Trois ans après ce qui est discutablement leur meilleur album Bloodlust, Body Count continue dans le titre sanglant avec Carnivore. Pour un groupe socialement revendicatif, humainement proactif et outrageusement vindicatif et qui s’est bouffé l’administration Trump pendant trois ans, l’addition risque d’être salée sur le disque !

La production est top, l’identité sonore quasi identique à ce qu’ils faisaient avant et c’est vrai qu’il n’y avait rien à changer.  Les collaborations sur cette album sont elles également de premier plan, Amy Lee, Riley Gale et Jamey Jasta, tien que ça ! On n’est pas sur un « feat Marshall E. Stinson (mais si vous savez, il était chanteur dans Cerebral Thrash Purulence avant qu’ils ne deviennent trop mainstream) »  Et comme sur chaque album on a le droit à une reprise, cette fois ci Ace of Spades de Motorhead, excusez du peu ! Et pourtant … Après la première écoute je suis resté un peu sur ma faim.

Qu’à cela ne tienne ! Après plusieurs écoutes mon avis va surement changer. Tiens ? Non ? Pourquoi ? Serais-je moins réceptif à ce groupe ou ce style ? Pourtant non, Bloodlust entraîne toujours ces trépidations cervicocapillaires (oui je fais des néologismes, j’en n’ai rien à foutre) comme il l’a fait dès la première écoute. Étrange. Alors d’accord je ne suis pas vraiment fan d’Evanescence c’est peut être normal que je ne sois pas touché par cette chanson, mais j’adore Hatebreed et je trouve ces chants dignes de supporters d’un stade de foot assez insultants.

Pourquoi donc un tel mésamour (j’avais prévenu pour les néologismes) ? Aucune chanson n’est pourtant mauvaise à proprement parler. Chacune individuellement apporte quelque chose de distinct et d’intéressant quelque part.  J’irai même jusqu’à dire que c’est un bon album, indéniablement. Cependant j’aimerai comprendre, parce que peut être suis-je le seul, mais peut être pas.

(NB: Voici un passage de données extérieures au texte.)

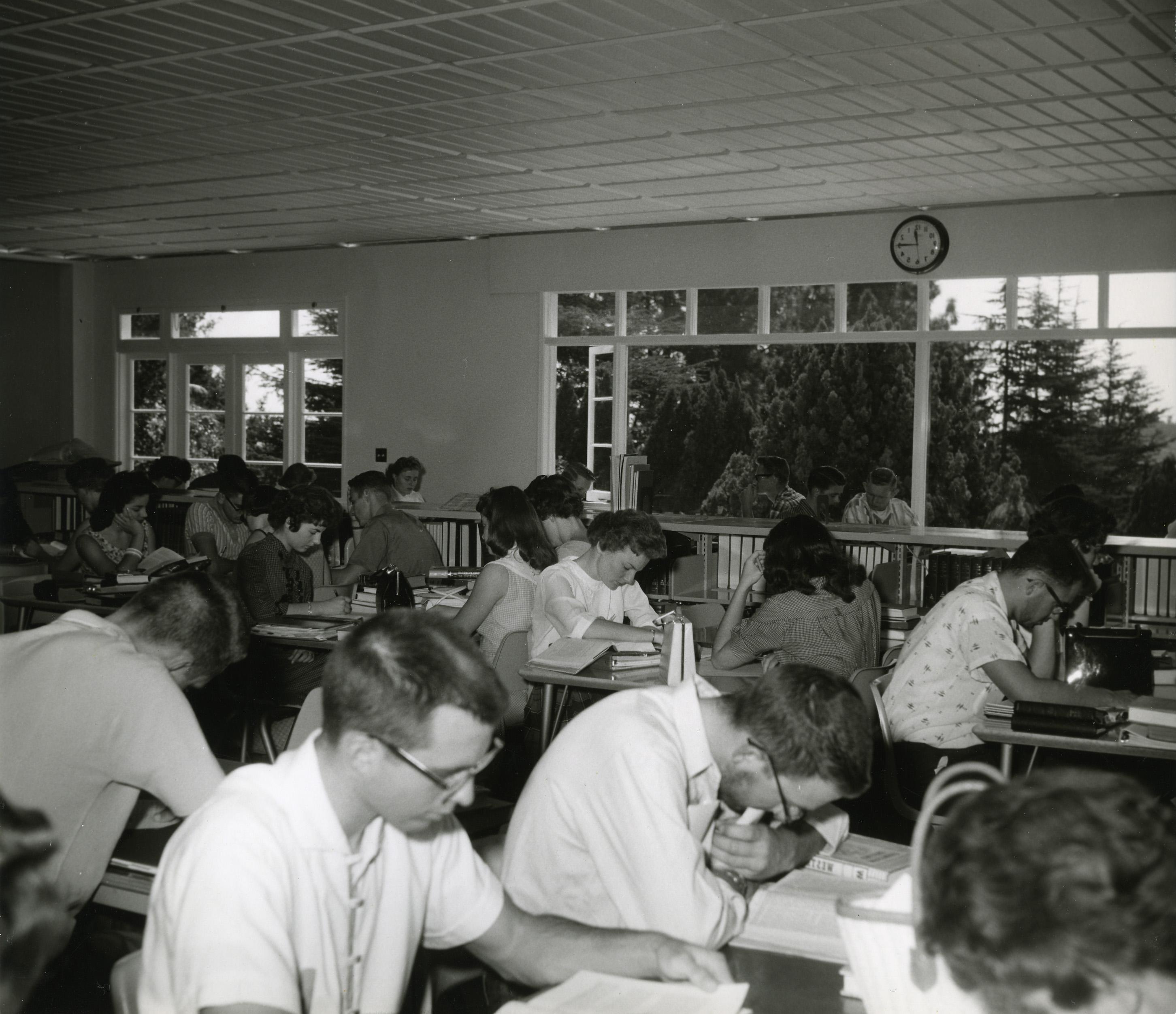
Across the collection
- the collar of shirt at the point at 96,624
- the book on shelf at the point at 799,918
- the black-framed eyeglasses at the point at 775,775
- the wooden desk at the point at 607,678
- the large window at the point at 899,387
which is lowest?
the wooden desk at the point at 607,678

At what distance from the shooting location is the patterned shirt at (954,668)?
166 inches

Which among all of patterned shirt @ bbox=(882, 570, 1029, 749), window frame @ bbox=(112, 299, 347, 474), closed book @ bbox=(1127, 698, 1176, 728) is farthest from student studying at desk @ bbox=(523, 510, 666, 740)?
window frame @ bbox=(112, 299, 347, 474)

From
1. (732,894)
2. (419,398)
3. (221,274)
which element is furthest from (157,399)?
(732,894)

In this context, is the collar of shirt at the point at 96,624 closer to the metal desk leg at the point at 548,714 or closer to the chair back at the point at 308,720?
the chair back at the point at 308,720

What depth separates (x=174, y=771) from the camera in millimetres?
2471

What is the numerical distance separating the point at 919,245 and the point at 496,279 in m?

Une partie de la réponse réside peut être dans les attentes que j’avais vis-à-vis de cet opus. Rien qu’à relire la précédente chronique que j’eu faite du pénultième (non non, celui là il existe) opus, on se rend compte qu’une connexion s’est établie et qu’un message a été transmis. Le message …
Tout comme cette chronique qui emploie majoritairement la première personne, l’album le fait également. On y parle toujours de violence, de rue, d’injustice et de résilience mais Ice-T se confie plus que jamais ici. On retrouve « I » Je, sur toutes les chansons. On a donc le prisme du chanteur qui se livre et non d’un contestataire qui prend le micro pour prendre les armes et lutter à sa manière. Le titre qui en témoigne le mieux est When I’m Gone, le fameux titre avec Amy Lee. Notez la présence du I dans le titre.

Comme tout propos à son fond il a également sa forme, et là encore la différence est subtile. Concrètement le tempo a diminué. Pas énormément, mais suffisamment pour pouvoir le remarquer ou du moins le ressentir. Les riffs sont eux plus orientés vers le heavy et moins vers le hip hop donc plus de mélodie et moins de rythme. Il n’en faut pas moins pour sentir un ralentissement global.

Carnivore est un bon album, clairement. Cette chronique connote une teneur plutôt négative de par les questionnements qui y sont soulevés et par les éléments qui sont notés mais tout est bien fait. C’est juste qu’on pouvait s’attendre à une satire au vitriol armée jusqu’aux dents qui dépeint la société américaine actuelle et que le résultat est différent, mais pas plus mauvais pour autant.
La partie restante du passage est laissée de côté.